# [Extract]
Audiobook recordings in French were selected from 3 chapters of Les Miserables (http://librivox.org/les-miserables-tome-2-by-victor-hugo-1008/), and Le Dernier Jour d’un Condamne (http://archive.org/details/VictorHugo). The 4 sections were read by 4 different talkers (2 female). The total duration of the recordings was 64 minutes and the duration of each book chapter varies between 12 and 21 minutes. Additionally, the French materials also include short passages from the EUROM corpus, which is detailed below.

Seven European Languages

Materials include all the short passages from the EUROM corpus, which are in 7 different languages, i.e. Danish, Dutch, English, French, German, Norwegian, and Swedish. The corpus includes 60-64 speakers for each language. Three to five passages were recorded for each speaker and additional 15-20 passages were recorded from 10 of the speakers for each language. The total duration of recordings ranges from 44 minutes to 130 minutes across the 7 languages.

All speech recordings were resampled to 16 kHz. All recordings not from a standard speech corpus were judged as natural and representative of American English, French, or Mandarin English by a native speaker of the language. Figure 1A shows the auditory spectrogram simulated using a cochlear model (26) for a 3 second excerpt of the audiobook materials from each of the three languages.

Musical Materials

Single instrument materials

Single instrument music was analyzed for six instruments: violin, viola, cello, bass, guitar, and piano. Table S1 shows the different instruments analyzed, the duration of material for each instrument, representative composers whose work was included in the analysis, and one example piece for each instrument (for a full catalog of musical pieces included in this study, please see Appendix). Figure 1B shows the auditory spectrogram simulated using a cochlear model for a 3 second excerpt of music from each of the instruments analyzed.

# [Aim]
Summarize the extract on speech and music materials in two sentences.

# [Data entries]
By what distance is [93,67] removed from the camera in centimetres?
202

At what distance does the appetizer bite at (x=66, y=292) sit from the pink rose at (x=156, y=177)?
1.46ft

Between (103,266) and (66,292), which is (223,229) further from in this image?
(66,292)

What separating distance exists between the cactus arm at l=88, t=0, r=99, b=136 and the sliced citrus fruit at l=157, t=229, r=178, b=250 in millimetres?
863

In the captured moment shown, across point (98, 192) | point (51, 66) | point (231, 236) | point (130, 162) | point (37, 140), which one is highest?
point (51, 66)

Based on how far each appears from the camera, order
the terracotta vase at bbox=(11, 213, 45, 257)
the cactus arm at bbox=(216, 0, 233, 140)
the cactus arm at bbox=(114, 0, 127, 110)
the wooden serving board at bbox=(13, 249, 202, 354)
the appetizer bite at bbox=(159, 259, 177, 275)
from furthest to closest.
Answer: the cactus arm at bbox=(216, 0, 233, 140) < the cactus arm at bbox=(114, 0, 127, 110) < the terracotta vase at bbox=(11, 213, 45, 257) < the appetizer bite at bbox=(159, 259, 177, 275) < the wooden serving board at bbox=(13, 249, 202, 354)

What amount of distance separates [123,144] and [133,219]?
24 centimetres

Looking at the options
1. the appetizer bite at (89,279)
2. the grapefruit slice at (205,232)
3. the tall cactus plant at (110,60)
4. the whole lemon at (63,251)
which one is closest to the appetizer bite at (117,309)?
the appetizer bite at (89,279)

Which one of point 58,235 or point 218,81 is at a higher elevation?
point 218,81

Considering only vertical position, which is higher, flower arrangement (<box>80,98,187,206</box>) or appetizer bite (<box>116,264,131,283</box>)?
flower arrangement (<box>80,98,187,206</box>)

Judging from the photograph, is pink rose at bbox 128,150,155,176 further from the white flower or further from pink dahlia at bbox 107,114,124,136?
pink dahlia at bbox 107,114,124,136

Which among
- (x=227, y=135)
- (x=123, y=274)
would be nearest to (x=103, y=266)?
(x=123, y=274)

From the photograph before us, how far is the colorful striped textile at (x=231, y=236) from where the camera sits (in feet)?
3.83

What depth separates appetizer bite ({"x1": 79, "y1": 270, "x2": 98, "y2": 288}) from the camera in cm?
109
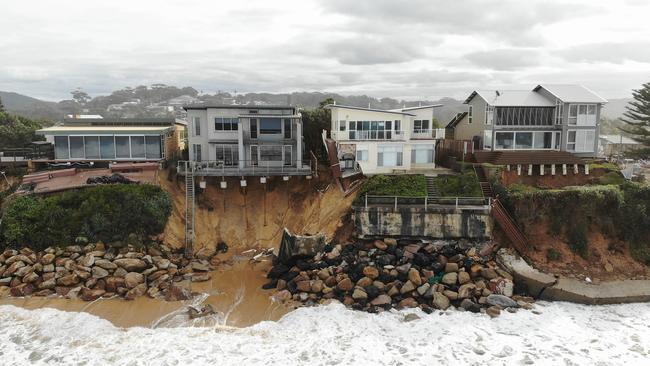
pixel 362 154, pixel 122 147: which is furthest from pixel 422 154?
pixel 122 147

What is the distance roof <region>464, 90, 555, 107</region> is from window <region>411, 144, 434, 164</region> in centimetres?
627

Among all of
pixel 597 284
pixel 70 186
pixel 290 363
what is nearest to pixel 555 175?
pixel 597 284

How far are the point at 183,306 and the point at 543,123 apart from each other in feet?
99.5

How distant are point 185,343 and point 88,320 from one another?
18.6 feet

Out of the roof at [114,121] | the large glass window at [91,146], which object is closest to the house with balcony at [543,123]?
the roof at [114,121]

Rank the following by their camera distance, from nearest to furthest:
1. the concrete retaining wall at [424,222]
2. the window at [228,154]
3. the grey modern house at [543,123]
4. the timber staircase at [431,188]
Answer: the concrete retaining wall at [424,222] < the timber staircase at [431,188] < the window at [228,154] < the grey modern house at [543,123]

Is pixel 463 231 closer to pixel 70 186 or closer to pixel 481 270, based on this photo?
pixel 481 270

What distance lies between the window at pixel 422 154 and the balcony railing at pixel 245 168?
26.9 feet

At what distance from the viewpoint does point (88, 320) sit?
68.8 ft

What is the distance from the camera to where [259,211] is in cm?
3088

---

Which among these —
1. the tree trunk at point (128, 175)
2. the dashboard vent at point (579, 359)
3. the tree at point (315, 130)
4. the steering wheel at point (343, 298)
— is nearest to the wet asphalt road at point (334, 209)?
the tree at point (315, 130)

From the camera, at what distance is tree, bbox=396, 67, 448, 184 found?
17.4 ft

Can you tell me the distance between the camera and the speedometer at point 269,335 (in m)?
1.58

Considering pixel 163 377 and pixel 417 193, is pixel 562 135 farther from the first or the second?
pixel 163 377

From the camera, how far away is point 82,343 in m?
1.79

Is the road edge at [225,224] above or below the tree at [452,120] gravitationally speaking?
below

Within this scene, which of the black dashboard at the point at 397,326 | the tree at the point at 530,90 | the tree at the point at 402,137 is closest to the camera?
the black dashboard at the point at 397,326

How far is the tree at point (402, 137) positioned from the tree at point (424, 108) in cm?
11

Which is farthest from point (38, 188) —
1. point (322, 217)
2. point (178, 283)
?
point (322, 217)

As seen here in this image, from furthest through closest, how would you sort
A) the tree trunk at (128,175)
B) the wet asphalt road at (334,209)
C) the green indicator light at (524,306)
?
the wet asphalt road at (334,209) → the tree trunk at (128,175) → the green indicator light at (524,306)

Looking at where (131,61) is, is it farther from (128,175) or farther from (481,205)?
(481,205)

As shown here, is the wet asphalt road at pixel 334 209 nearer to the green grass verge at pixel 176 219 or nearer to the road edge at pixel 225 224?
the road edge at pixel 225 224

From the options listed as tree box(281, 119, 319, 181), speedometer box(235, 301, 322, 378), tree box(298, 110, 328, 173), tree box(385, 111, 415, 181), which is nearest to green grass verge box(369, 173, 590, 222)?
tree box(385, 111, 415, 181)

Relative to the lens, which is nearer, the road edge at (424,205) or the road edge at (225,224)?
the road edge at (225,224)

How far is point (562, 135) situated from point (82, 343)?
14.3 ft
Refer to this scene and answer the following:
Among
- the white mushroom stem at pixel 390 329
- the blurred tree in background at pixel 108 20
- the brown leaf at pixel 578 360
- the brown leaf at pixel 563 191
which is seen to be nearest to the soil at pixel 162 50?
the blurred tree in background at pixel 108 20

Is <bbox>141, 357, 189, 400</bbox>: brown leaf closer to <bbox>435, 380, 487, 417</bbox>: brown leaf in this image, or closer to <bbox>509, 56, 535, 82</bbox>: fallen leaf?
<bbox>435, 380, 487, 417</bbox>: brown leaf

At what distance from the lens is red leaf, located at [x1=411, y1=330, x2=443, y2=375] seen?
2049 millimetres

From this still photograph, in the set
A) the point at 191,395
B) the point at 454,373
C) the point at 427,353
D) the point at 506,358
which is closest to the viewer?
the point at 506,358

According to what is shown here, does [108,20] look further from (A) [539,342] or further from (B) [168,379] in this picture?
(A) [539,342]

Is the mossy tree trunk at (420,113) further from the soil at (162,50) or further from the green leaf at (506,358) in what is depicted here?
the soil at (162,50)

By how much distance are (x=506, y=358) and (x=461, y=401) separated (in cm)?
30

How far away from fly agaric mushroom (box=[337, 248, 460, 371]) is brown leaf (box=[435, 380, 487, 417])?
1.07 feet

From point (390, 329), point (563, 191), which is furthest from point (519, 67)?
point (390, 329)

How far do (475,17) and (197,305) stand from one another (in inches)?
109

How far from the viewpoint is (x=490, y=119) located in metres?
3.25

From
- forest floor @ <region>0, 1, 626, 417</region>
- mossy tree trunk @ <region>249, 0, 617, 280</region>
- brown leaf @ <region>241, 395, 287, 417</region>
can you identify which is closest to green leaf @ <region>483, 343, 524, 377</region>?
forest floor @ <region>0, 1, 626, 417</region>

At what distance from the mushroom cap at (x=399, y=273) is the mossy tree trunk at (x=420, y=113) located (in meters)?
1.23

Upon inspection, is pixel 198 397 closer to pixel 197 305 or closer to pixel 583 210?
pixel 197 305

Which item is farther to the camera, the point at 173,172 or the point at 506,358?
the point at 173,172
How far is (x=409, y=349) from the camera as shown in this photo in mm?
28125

...

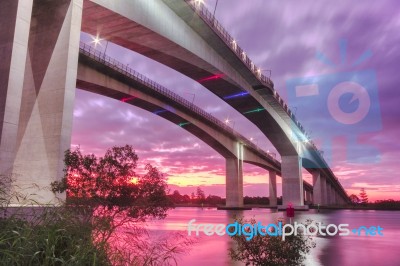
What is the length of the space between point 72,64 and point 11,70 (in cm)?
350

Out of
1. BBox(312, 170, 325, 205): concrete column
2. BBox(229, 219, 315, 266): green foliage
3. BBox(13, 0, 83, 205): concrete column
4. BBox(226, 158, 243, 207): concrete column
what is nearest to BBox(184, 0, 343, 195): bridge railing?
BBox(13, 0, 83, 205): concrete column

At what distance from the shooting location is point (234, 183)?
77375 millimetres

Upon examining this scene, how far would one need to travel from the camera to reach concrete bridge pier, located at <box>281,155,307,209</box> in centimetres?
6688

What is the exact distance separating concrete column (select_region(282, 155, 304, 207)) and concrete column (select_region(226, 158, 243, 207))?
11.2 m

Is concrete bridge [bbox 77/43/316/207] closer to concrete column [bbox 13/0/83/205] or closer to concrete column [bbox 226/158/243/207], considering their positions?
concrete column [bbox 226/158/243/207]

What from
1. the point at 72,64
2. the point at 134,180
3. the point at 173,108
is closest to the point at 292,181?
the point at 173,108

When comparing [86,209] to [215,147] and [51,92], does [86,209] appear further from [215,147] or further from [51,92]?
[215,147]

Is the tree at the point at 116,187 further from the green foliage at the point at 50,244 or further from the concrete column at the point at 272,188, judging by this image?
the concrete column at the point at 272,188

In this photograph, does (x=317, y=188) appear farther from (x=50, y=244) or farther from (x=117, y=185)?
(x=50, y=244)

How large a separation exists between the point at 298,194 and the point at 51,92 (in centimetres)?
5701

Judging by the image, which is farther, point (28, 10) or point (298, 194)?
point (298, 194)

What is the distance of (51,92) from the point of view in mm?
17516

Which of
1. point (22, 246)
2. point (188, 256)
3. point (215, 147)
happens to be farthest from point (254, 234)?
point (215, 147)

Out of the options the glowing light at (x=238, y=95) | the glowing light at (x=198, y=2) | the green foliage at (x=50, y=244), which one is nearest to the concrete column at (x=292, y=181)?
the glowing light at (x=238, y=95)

# [Solved problem]
The speech materials were 64 minutes of French audiobook sections from Les Miserables and Le Dernier Jour d'un Condamne, read by four talkers, and short EUROM corpus passages in seven European languages from 60-64 speakers per language, all resampled to 16 kHz. The music materials were single-instrument recordings of violin, viola, cello, bass, guitar, and piano, and auditory spectrograms simulated with a cochlear model are shown for 3-second excerpts of both speech and music.